Everything from the line containing "Thinking about real-world" through the last line of the records below should be printed exactly, please, and nothing else.

··· MATERIAL ···

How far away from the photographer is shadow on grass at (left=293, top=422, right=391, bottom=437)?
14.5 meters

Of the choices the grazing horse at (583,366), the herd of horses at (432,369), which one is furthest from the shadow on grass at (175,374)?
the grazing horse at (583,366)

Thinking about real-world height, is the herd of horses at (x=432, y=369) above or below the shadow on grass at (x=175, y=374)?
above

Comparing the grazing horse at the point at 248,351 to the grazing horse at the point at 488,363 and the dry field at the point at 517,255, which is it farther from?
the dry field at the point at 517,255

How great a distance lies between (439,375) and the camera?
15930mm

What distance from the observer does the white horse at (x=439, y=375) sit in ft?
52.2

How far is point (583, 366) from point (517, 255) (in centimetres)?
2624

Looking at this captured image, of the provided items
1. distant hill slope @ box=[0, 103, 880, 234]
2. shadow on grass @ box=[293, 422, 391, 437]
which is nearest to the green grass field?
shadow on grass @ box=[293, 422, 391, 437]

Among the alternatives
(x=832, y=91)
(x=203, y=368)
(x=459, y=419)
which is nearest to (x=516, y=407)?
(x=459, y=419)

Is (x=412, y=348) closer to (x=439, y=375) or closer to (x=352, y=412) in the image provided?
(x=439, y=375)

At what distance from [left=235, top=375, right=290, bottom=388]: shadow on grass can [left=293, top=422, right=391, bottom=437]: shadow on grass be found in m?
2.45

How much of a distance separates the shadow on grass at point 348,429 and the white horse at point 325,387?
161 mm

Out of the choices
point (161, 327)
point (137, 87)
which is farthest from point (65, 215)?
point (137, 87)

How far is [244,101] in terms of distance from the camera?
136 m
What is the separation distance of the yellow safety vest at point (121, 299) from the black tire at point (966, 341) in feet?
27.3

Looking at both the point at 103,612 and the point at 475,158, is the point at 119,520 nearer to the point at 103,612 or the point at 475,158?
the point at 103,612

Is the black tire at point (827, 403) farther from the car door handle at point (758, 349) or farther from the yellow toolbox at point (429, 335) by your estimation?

···

### REPLY:
Thinking about real-world height, is the herd of horses at (x=432, y=369) above or below the shadow on grass at (x=175, y=374)?
above

Comparing the grazing horse at the point at 248,351 to the grazing horse at the point at 488,363 and the dry field at the point at 517,255, which is it farther from?
the dry field at the point at 517,255

How great a distance lies between (439,375) and the camera?
15930mm

What distance from the observer does the white horse at (x=439, y=375) sit in ft?
52.2

How far is point (583, 366) from point (517, 255) (in centimetres)?
2624

Looking at this captured image, of the provided items
1. distant hill slope @ box=[0, 103, 880, 234]
2. shadow on grass @ box=[293, 422, 391, 437]
which is nearest to the green grass field?
shadow on grass @ box=[293, 422, 391, 437]

Among the alternatives
(x=832, y=91)
(x=203, y=368)
(x=459, y=419)
which is nearest to (x=516, y=407)?
(x=459, y=419)

Is (x=412, y=348) closer to (x=439, y=375) or closer to (x=352, y=412) in the image provided?
(x=439, y=375)

At what distance from [left=235, top=375, right=290, bottom=388]: shadow on grass can [left=293, top=422, right=391, bottom=437]: shadow on grass be found in m?
2.45

How much of a distance separates the shadow on grass at point 348,429 and the white horse at point 325,387?
161 mm

Out of the choices
point (161, 327)
point (137, 87)
which is farthest from point (65, 215)?
point (137, 87)

How far is [244,101] in terms of distance from the camera?
136 m
What is the separation distance of the yellow safety vest at point (121, 299) from the black tire at point (966, 341) in feet?
27.3

Looking at both the point at 103,612 and the point at 475,158, is the point at 119,520 nearer to the point at 103,612 or the point at 475,158?
the point at 103,612

Is the black tire at point (827, 403) farther from the car door handle at point (758, 349) or farther from the yellow toolbox at point (429, 335) by your estimation?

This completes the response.